Intanto girano voci contrastanti sui tralci di vite trovati sul tetto dell'autovettura: in un primo momento si è parlato di messaggi in codice lasciato dai killer, mentre c'è chi afferma che sarebbe stato lo stesso Marino a posare quei rami sull'auto, rami che sarebbero serviti per dar da mangiare a delle pecora.
La pista mafiosa sembra attualmente quella più accreditata, ma gli inquirenti non escludono al momento nessuna pista. Sull'agguato ha detto la sua anche il senatore Giuseppe Lumia, capogruppo del Pd Commissione Giustizia. «Quando Cosa nostra rompe il silenzio con un omicidio -- ha dichiarato Lumia -- vuol dire che l'organizzazione è in pieno fermento, che si sta riorganizzando per rideterminare nuovi equilibri di potere con l'economia e la politica. Ecco perché è necessario aumentare l'impegno e le risorse destinate alla lotta alla mafia. Inoltre, è indispensabile risolvere alla radice il problema dei tanti boss e uomini di Cosa nostra che in questi ultimi anni sono stati scarcerati e che rappresentano per Matteo Messina Denaro una risorsa straordinaria per rigenerare l'organizzazione e ricostruire le gerarchie criminali». Lumia torna, quindi, a chiedere a governo e parlamento l'aumento delle pene per tutti i delitti di mafia.

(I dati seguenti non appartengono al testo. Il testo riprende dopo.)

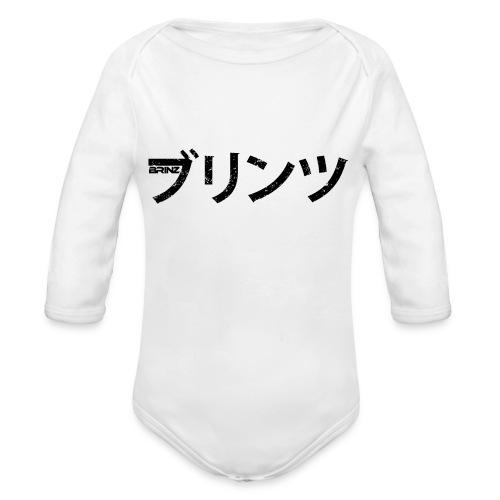 Brinz JP - Body ecologico per neonato a manica lunga
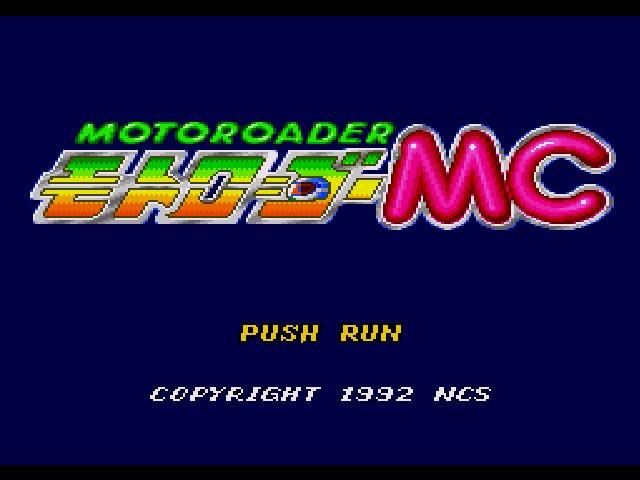 モトローダーMC(PCエンジン、1992年)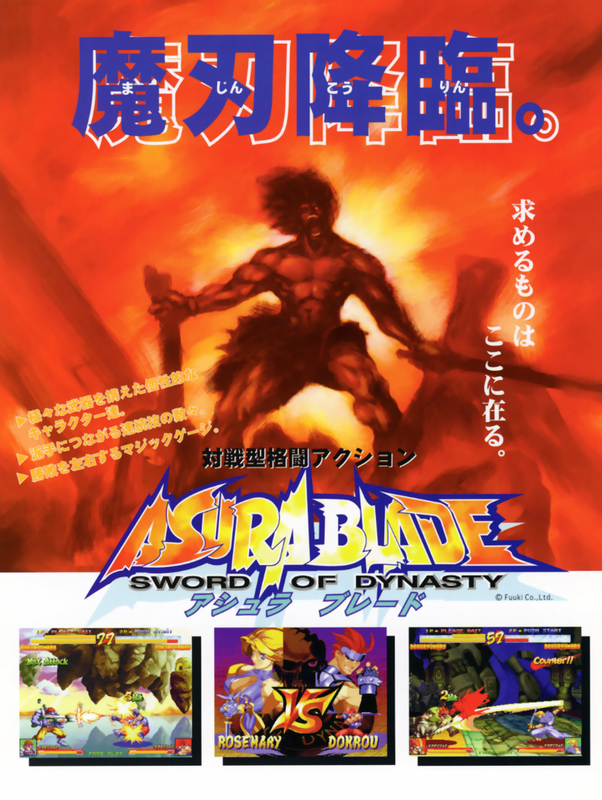 Asura Blade - Sword of Dynasty Coin Op Arcade cover artwork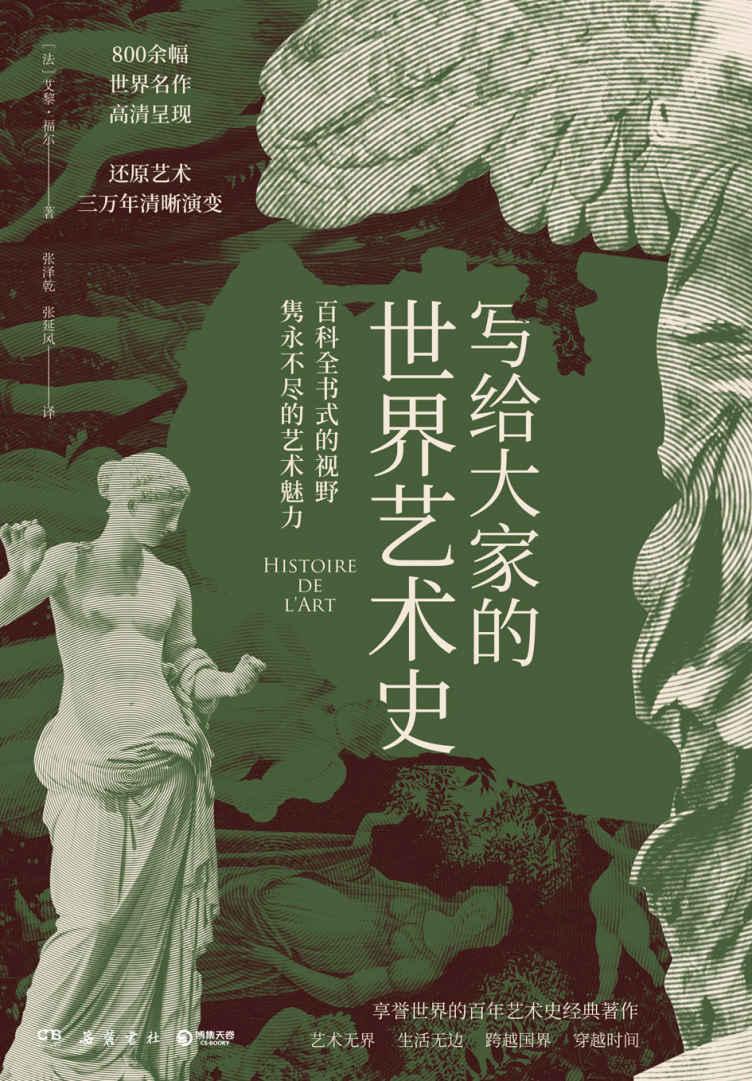 写给大家的世界艺术史 [法]艾黎·福尔pdf-epub-mobi-txt-azw3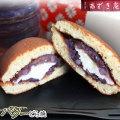 【バターどらやき】城下町弘前の手作り和菓子「あずき庵」から、一番人気のバターどらやき♪ [※産地直送/クール便]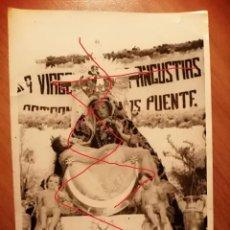 Postales: FOTO NO POSTAL VIRGEN ANGUSTIAS. PINOS PUENTE. FOTO LEO GRANADA. Lote 220419763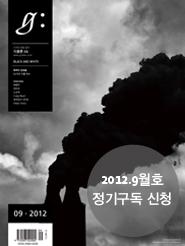 G Colon Cover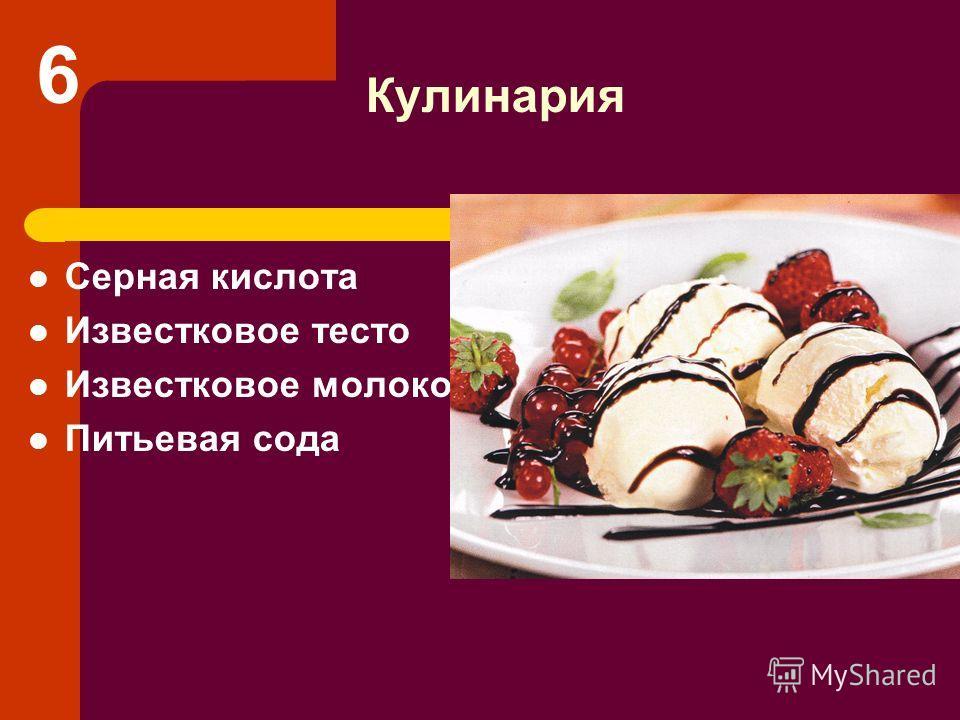 Кулинария Серная кислота Известковое тесто Известковое молоко Питьевая сода 6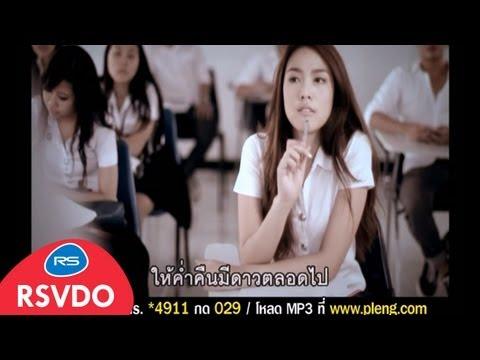 ใจละเมอ : Sunshine | Official MV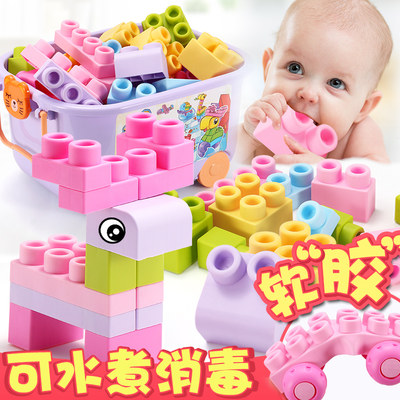 Baby soft building blocks can bite silicone boiled 1-2 years old children's building blocks assembling toys puzzle toys for one to two years old 3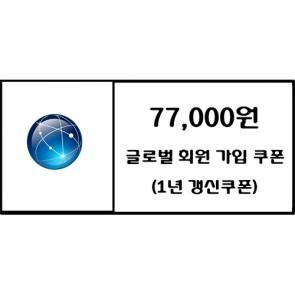 회원77,000원 연회비지원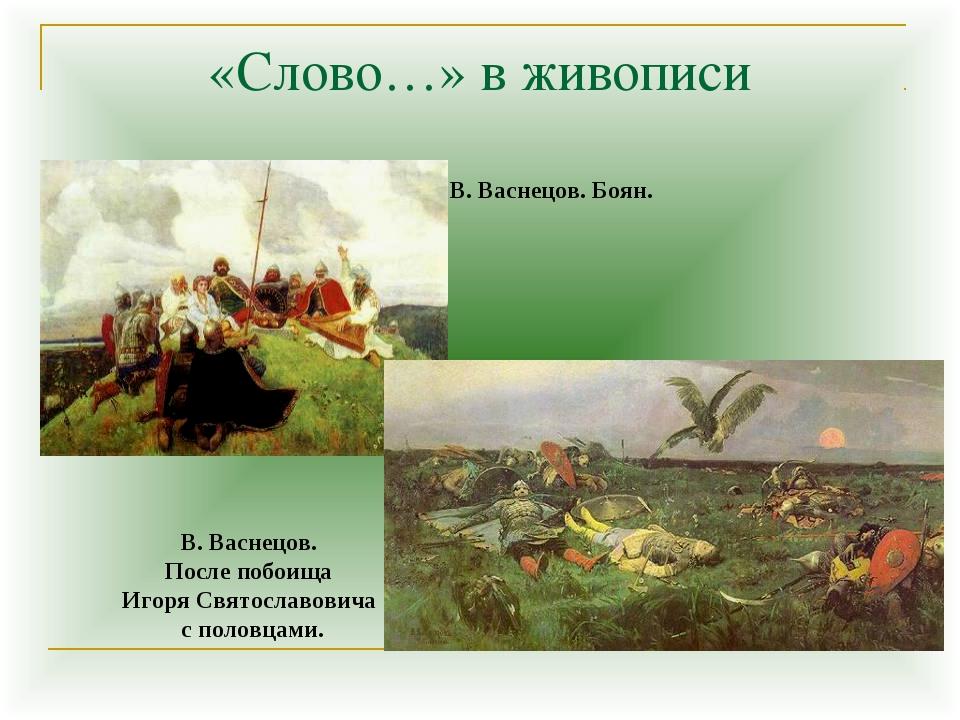 «Слово…» в живописи В. Васнецов. Боян. В. Васнецов. После побоища Игоря Свято...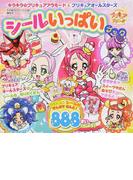 キラキラ☆プリキュアアラモード&プリキュアオールスターズシールいっぱいブック (たの幼TVデラックス)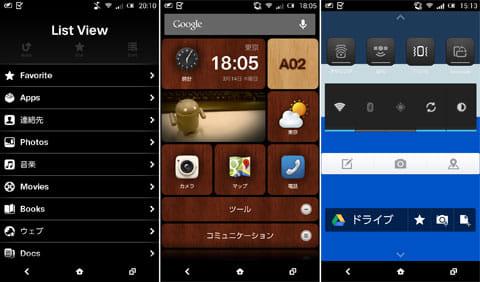 INFOBAR A02のホーム画面。左右のフリックで移動する。「List View」(左)メイン画面(中)ウィジェット置き場(右)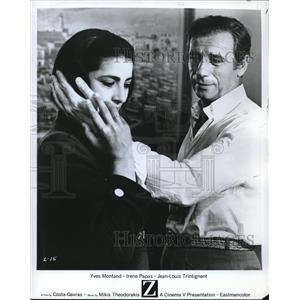 1970 Press Photo Yves Montand, Irene Papas and Jean-Louis trintignant together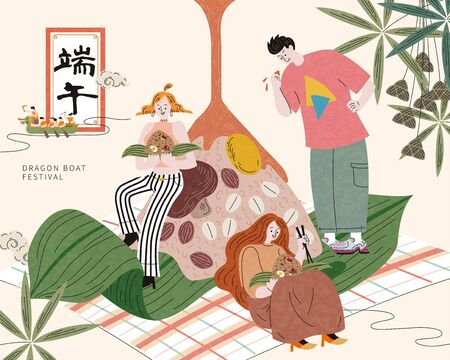 Friends leaning on giant rice dumpling and enjoying delicious zongzi together, Duanwu holiday name written in Chinese words Ilustración de vector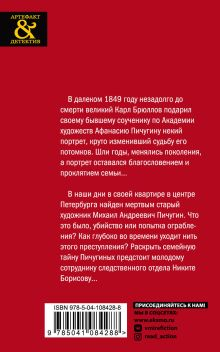 Обложка сзади Прощальный подарок Карла Брюллова Юлия Алейникова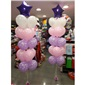 Uçan Balon Demeti 15 Ad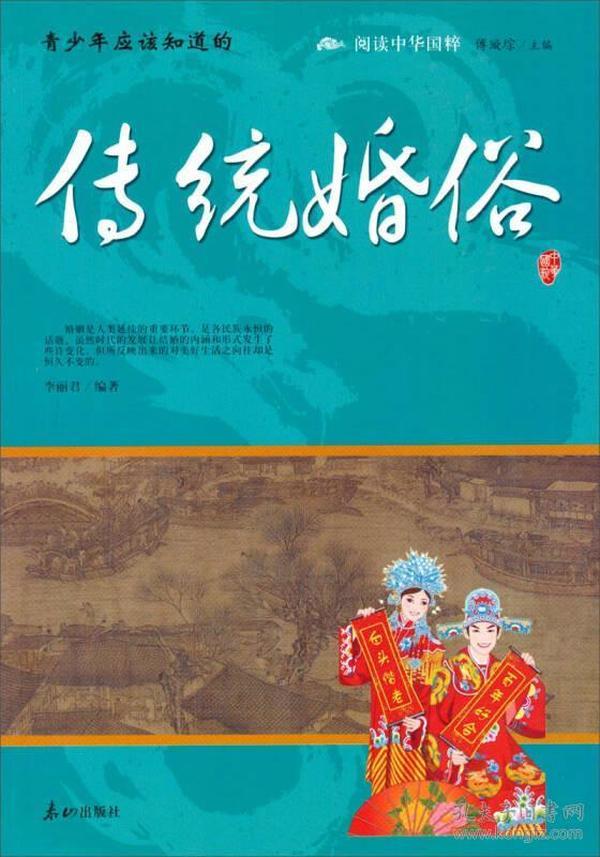 传统婚俗-阅读中华国粹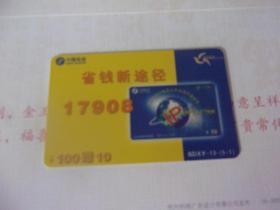 中國電信齊魯電話卡-5-1- 省錢新途徑17908--  舊卡/二手卡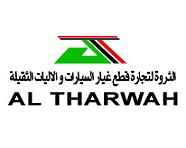 Al Tharwah Heavy Vehicle and Machine Parts Trading Logo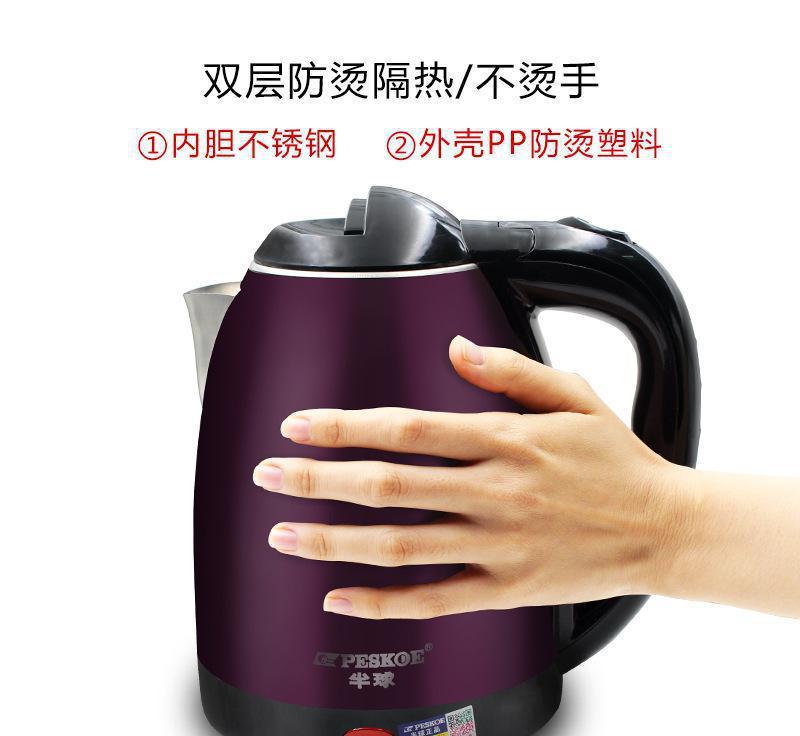 peskoe半球热水壶厂家 peskoe半球热水壶批发价格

Intanto l'assassinio di Marino, porta alla mente un altro episodio simile, che si è verificato nel febbraio del 2012. La vittima, Francesco Gerardi, fu anche in quel caso freddato con due fucilate nei pressi dell'ex lido signorino dove si era recato per dar da mangiare ai suoi cani. Gerardi era stato arrestato nel 1993 (operazione «Lilybeo»), ma poi fu assolto dall'accusa di associazione mafiosa.